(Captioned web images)

== == ==

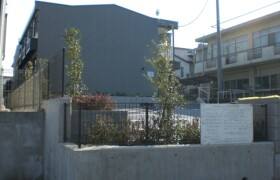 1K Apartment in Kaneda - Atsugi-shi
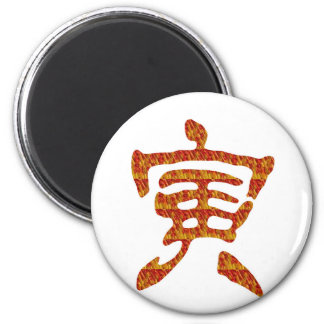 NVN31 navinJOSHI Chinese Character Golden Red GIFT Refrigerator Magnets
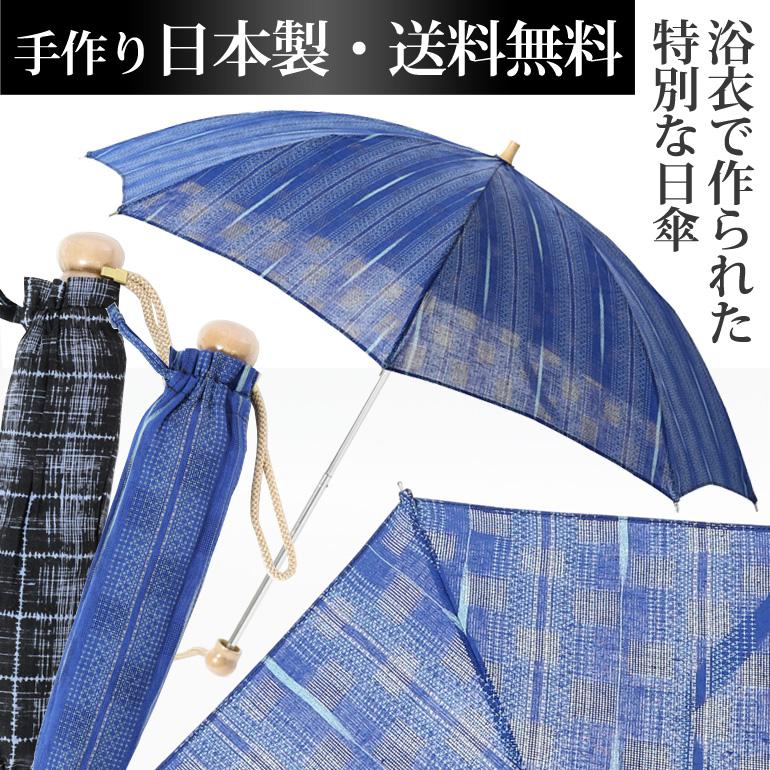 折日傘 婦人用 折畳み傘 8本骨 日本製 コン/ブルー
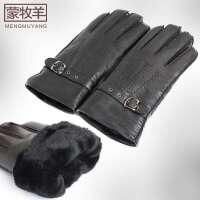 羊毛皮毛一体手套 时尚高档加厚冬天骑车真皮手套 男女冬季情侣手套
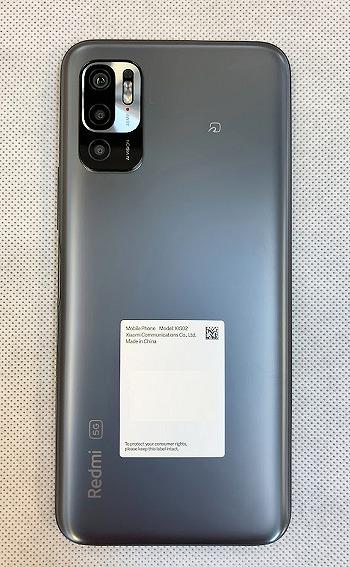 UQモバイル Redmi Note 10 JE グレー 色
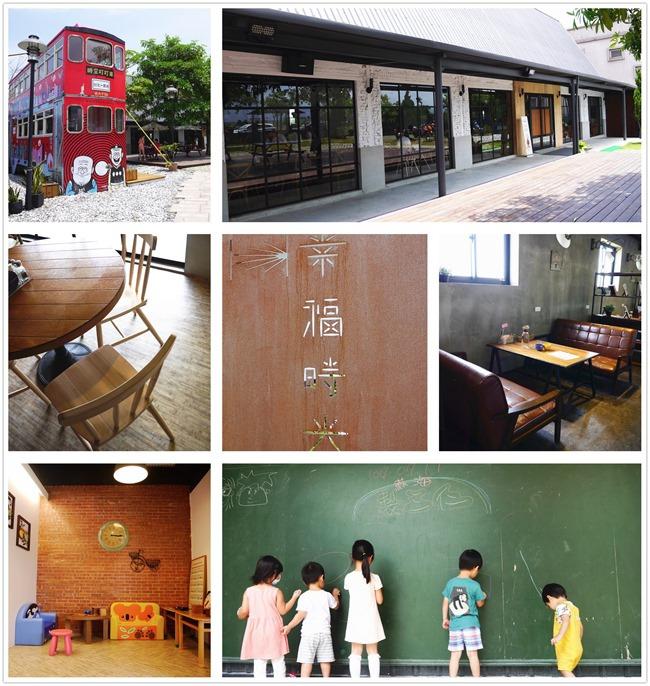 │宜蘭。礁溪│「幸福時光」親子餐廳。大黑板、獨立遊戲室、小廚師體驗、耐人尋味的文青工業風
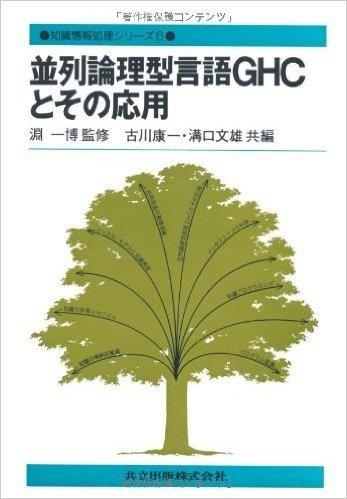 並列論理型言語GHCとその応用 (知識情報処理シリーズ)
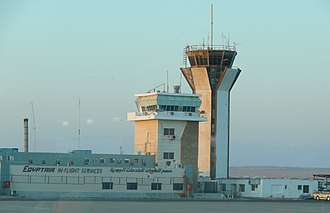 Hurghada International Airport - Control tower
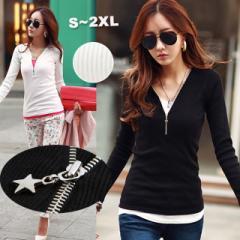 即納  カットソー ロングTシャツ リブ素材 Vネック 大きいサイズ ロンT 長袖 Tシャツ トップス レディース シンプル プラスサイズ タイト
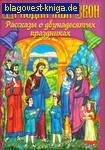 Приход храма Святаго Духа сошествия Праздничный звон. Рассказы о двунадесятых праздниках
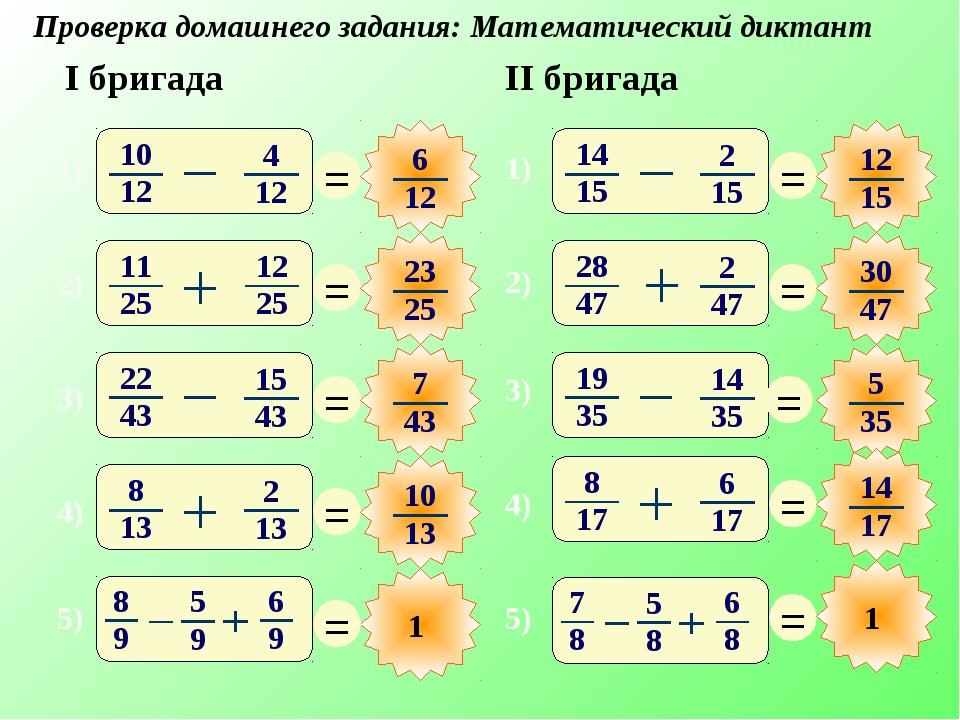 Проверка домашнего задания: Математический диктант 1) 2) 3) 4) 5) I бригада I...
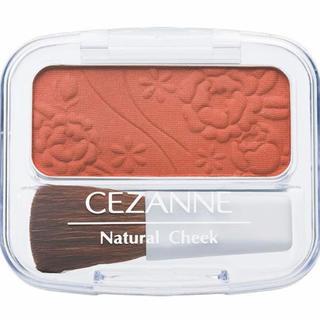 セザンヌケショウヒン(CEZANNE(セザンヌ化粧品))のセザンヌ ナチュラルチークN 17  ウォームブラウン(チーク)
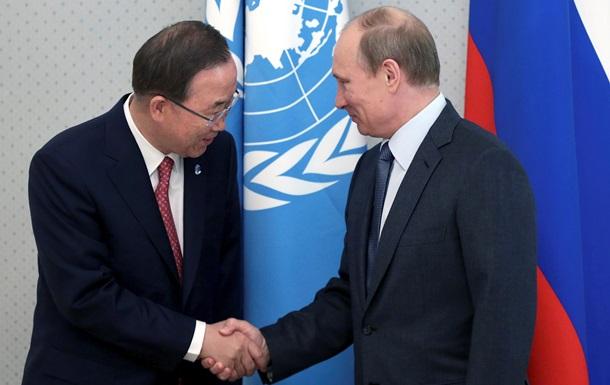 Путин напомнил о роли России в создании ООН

== == ==

Task prompt
Every line from the one containing "UQモバイル Redmi Note 10 JE グレー 色" through the final line of the records above is to be written out exactly; nothing else, and no pictures.

Output for this exercise
 UQモバイル Redmi Note 10 JE グレー 色
 │宜蘭。礁溪│「幸福時光」親子餐廳。大黑板、獨立遊戲室、小廚師體驗、耐人尋味的文青工業風
 並列論理型言語GHCとその応用 (知識情報処理シリーズ)
 Hurghada International Airport - Control tower
 即納  カットソー ロングTシャツ リブ素材 Vネック 大きいサイズ ロンT 長袖 Tシャツ トップス レディース シンプル プラスサイズ タイト
 Приход храма Святаго Духа сошествия Праздничный звон. Рассказы о двунадесятых праздниках
 Проверка домашнего задания: Математический диктант 1) 2) 3) 4) 5) I бригада I...
 セザンヌケショウヒン(CEZANNE(セザンヌ化粧品))のセザンヌ ナチュラルチークN 17  ウォームブラウン(チーク)
 Путин напомнил о роли России в создании ООН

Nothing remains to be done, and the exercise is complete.